▶ [DIRECTIONS]:
Filter the entries below, keeping only lines with the word "United".

Saved data entries

────────

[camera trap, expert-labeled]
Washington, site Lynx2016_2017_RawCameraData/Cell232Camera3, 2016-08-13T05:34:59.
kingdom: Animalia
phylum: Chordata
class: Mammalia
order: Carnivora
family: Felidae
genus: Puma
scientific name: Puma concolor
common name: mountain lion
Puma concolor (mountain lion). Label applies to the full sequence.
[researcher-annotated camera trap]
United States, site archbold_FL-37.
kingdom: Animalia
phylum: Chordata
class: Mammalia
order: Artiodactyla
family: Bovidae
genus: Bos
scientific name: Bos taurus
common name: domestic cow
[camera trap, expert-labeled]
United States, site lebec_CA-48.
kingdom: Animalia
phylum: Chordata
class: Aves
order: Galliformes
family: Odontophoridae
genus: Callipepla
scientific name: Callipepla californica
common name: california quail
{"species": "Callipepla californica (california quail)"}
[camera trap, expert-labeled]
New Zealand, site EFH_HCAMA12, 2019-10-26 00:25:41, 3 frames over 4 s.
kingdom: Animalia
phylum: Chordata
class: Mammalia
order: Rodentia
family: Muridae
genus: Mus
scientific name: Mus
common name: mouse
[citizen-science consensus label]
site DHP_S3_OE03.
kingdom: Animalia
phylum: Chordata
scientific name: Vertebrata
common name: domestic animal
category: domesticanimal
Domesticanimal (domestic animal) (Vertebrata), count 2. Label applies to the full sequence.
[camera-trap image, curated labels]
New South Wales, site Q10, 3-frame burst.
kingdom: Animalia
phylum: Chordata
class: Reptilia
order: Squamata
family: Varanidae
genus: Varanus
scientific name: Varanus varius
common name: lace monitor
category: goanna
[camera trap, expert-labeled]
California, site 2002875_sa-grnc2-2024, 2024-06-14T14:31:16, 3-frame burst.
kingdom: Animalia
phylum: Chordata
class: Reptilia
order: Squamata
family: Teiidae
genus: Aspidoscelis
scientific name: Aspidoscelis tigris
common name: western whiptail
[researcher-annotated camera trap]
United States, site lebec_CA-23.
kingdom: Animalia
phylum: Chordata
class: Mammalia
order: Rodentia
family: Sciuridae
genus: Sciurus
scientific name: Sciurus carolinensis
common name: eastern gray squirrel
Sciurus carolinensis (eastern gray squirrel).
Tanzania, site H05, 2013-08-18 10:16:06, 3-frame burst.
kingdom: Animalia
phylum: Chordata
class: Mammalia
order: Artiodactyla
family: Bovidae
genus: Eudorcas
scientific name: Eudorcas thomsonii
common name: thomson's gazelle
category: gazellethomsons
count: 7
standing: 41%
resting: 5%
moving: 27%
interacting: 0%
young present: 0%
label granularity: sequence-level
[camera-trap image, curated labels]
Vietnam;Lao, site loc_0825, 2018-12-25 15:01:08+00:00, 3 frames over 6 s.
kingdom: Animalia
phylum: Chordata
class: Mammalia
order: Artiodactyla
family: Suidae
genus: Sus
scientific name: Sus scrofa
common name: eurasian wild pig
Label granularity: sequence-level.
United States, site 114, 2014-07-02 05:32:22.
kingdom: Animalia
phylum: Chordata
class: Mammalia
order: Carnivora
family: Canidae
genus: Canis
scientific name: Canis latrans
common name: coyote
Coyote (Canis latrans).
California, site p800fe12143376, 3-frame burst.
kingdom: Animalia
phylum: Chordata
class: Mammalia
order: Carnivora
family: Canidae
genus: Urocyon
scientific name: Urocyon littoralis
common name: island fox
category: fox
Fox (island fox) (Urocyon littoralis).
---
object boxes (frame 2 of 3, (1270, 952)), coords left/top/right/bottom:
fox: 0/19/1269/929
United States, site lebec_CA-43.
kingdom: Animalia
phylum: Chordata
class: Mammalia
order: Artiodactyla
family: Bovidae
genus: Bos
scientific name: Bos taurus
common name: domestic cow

────────

▶ [SOLUTION]:
United States, site archbold_FL-37.
United States, site lebec_CA-48.
United States, site lebec_CA-23.
United States, site 114, 2014-07-02 05:32:22.
United States, site lebec_CA-43.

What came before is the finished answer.